As rightly noted by Ahmed Sofa (1943-2001), a legendary public intellectual in Bangladesh, none influenced Bengal’s society and politics as much as Bankim did, and the influence of Ananda Math in Bengal’s socio-political life is comparable only to that of Jean Jacques Rousseau’s Social Contract in France. In Shotoborsher Ferari Bankim Chandra Chattopadhyay, Sofa stressed that it was Bankim’s thoughts on nation building that earned him a distinct place. Sofa wrote, ‘He was the first to dream of establishing a Hindu Rashtra’, and added, ‘If a single person is to be blamed for the Partition of Bengal, it is Bankim Chandra’.

It is worth quoting here Muhammad Ali Jinnah, the father of nation of Pakistan. Jinnah in a speech made on April 23, 1943, said: “I think you will bear me out that when we passed the 1940 Lahore Resolution, we had not used the word ‘Pakistan.’ Who gave us this word? The Hindus fathered this word on us …” Truly, it won’t be an exaggeration to state that Pakistan could not have come about as a separate state in 1947 if it had not been for the hatred Bankim and his Hindu supremacists spread against the Muslim population! Many of the pogroms faced by Muslims and Christians in the BJP-run India owe such to the trends that he had set in motion.
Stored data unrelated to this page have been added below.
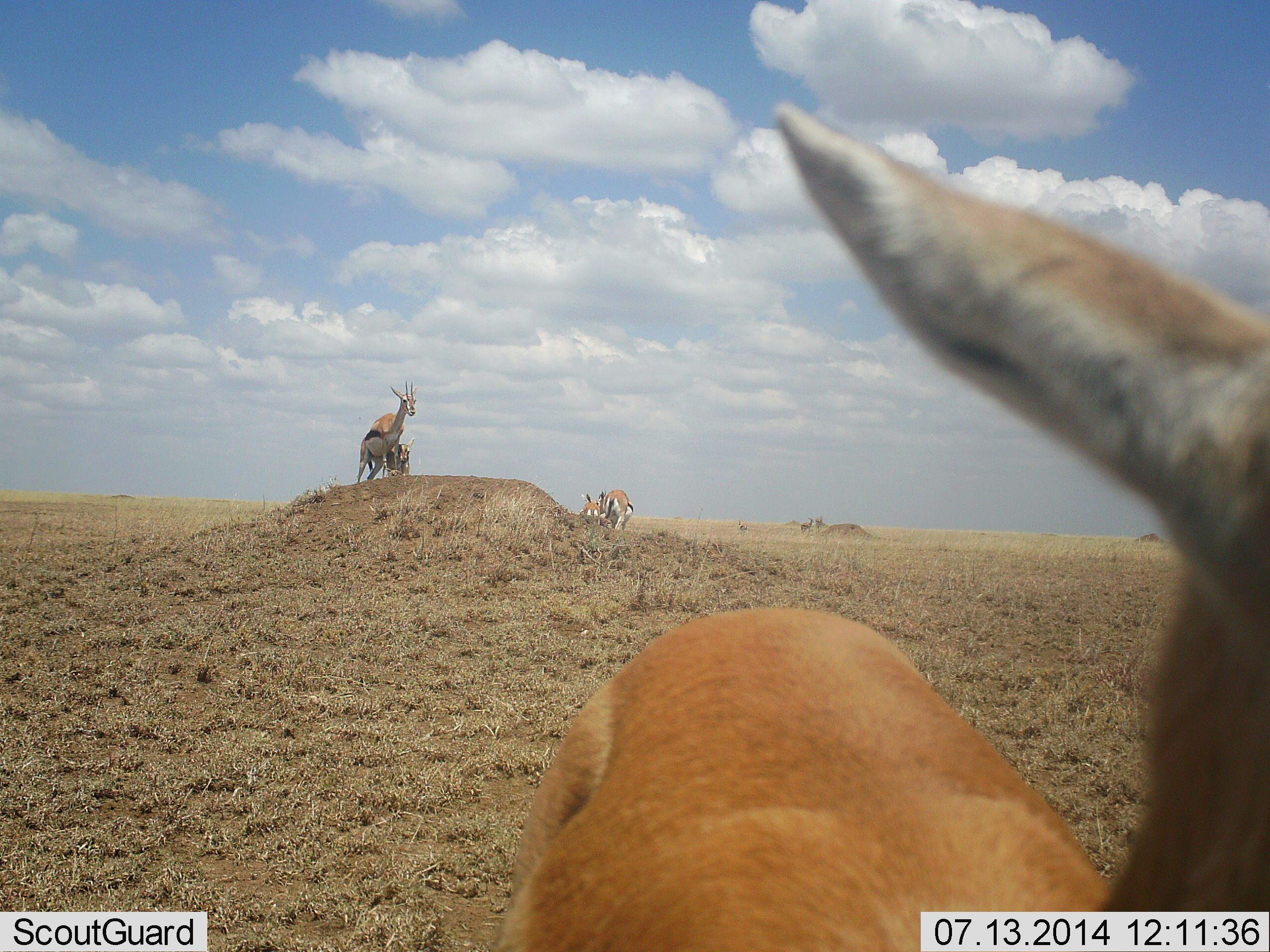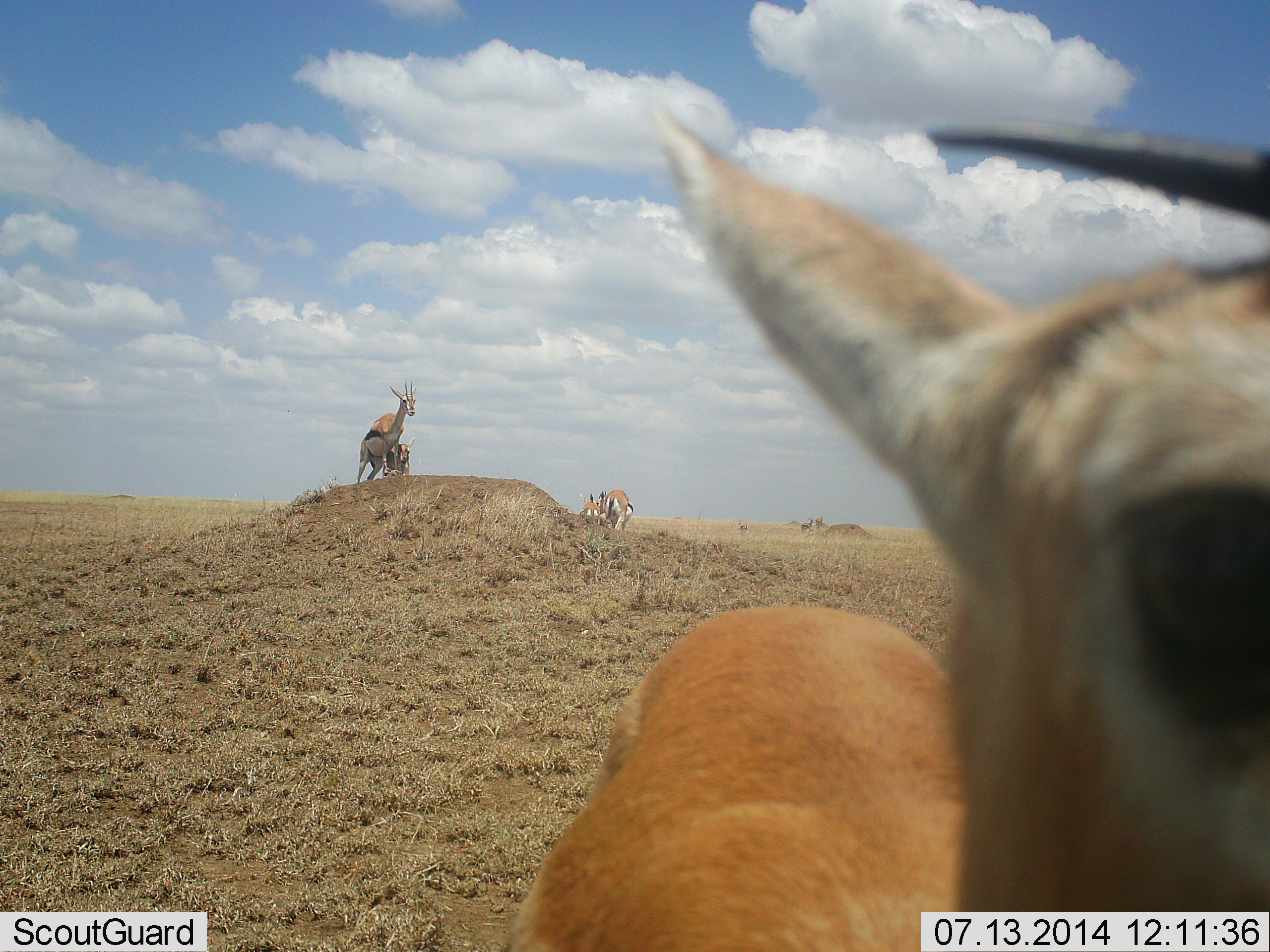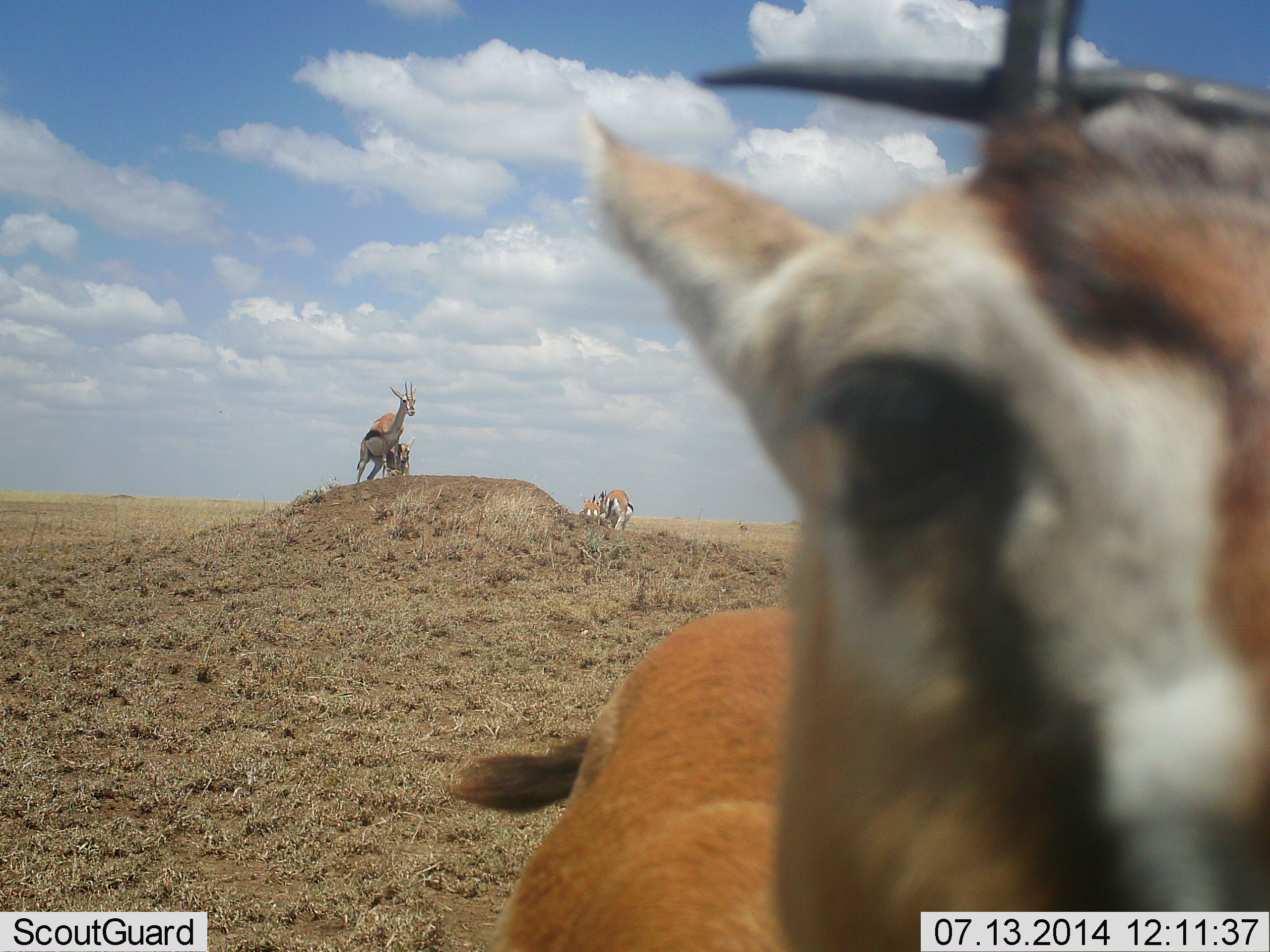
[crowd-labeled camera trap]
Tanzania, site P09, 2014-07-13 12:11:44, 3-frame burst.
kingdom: Animalia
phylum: Chordata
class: Mammalia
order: Artiodactyla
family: Bovidae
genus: Eudorcas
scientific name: Eudorcas thomsonii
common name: thomson's gazelle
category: gazellethomsons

Although the work – Dharmatattva – first appeared in 1888 as a series of separate articles in Bengali periodical, published from Kolkata, it traces both the development of Bankim’s Hindu-centric ideas and the impact of Western thought on Hindu religion and philosophy in the 19th century. This work is set out in the form of a question-and-answer dialogue between a guru or teacher and his student. The ideal of the human being, according to the teacher, is humanism, which is filled with universal love and stands in the greatest possible closeness to God. Interestingly, as his literary works would reveal, instead of spreading universal love, understanding of and tolerance for each other, as required for breeding true humanism, Bankim is guilty of not only adding fuel to the fire but also kindling the fire of xenophobia, hatred and intolerance against Muslims and non-Hindus. He proved to be a chauvinist and not a compassionate soul who understood the true meanings of humanism. Truly, Bankim’s literary talent paved the path to lay the very foundation of the monstrous organizations like the Hindu Mahasabha and the RSS (and by affiliation, today’s ruling BJP of India) that killed M.K. Gandhi.

There is an old proverb: when a bird looks like a duck and quacks like a duck, it is a duck. Bankim Chatterjee was a bigot who epitomized bigotry and intolerance. He was an evil genius.

I don’t recommend his work, including this one, to anyone; for surely, his work is no better than Mein Kampf of Hitler. Our world needs less and not more of those monsters whose poisonous works, writings and hymns continue to provide the oxygen to murderous Hindu supremacists to marginalize, kill and destroy others for their ‘otherness’.